Here are some of the cons of switching to continuous enrollment at a private school:
Extra work for canceled contracts.
If you choose to implement continuous enrollment, certain families may decide to leave prior to the next school year and have a number of refunds to process via check or credit card adding extra work and confusion for your office. Additionally, if a student is not a mission-appropriate student, continuous enrollment makes it extremely difficult to ask a student to leave once they have completed the contract for the upcoming year.
Losing out on a chance to tell your school story.
Parents take their children’s education very seriously and private school is often a considerable investment for families. One study found that parents want to ensure their child is receiving a valuable education. In fact, EMA’s 2019 industry report notes the top reason families apply to private schools is to provide an education that will change their child and to help them develop and maintain a love of learning. Having a continuous enrollment process eliminates a chance for your school to re-sell families on your mission and school vision each year. You may miss out on sharing your full value proposition to returning families.
Legality and compliance concerns.
Continuous enrollment requires you to continually review your continuous enrollment contract with your legal team. You’ll need to make sure you know how long a contract can be enforced. For example, if a new parent signs a contract when their child is in kindergarten, is the contract still enforceable when they’re in 9th grade? Certain states require that parents re-enter into an agreement after a certain number of years. You’ll have to figure out the rules for your specific state as well as federal TILA requirements if you offer payment plans and ensure you’re following all the right guidelines so you can send continuous enrollment contracts that comply with all the rules and regulations for your specific state. Whether you send them electronically or via email, there is a considerable amount of work to do to ensure you’re following the rules.
Complexity when updating terms and conditions.
How often do you update your contracts terms to add something new like changes to late fees, media waiver rights, or other contractual obligations? Having an annual process to update contracts makes this easier. Updating terms and conditions for continuous enrollment generally require more work to implement as a one-off update.
Change in office focus and distribution of tasks.
When you move to a continuous enrollment model, the focus of getting re-enrollment deposits and payment plans moves from the admission team to your school’s business office.

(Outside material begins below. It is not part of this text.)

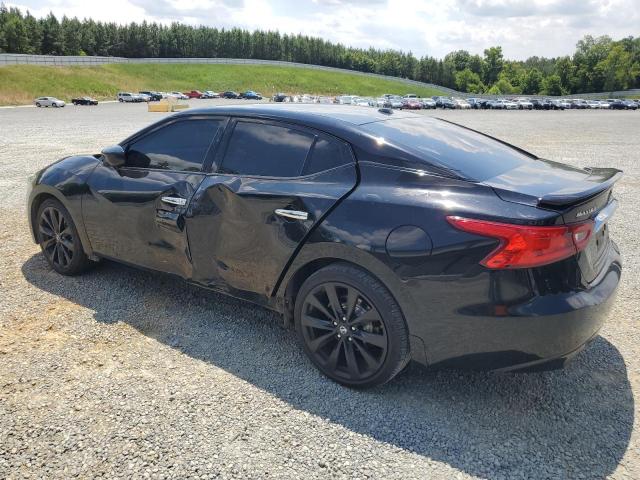 Photo 2 from auction – 2017 NISSAN MAXIMA 3.5 with VIN 1N4AA6AP3HC395503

You’ll need to decide and agree which office will manage that process. You also need to get buy-in from all of the departments that will be affected by the switch.
Certain software systems don’t function in a way that would fully support a continuous enrollment process. For example, some admission and enrollment softwares require yearly enrollment contract renewals. It’s best to check with your technology team if you want to implement continuous enrollment. If your solution is not a “fit”, that may lead to a much bigger discussion internally.
Knowing What’s Right For Your School
There’s a lot to consider when it comes to deciding if continuous enrollment is the right fit for your school. While the desired effect of evergreen contracts is to ease the burden on your school and your families, if you’re not careful, it can have the opposite effect. There are many rules and regulations to follow, and steps to think through before your private school can successfully implement a continuous enrollment process. Ultimately, the decision is up to your individual school. Only you can fully determine if this would be the right fit.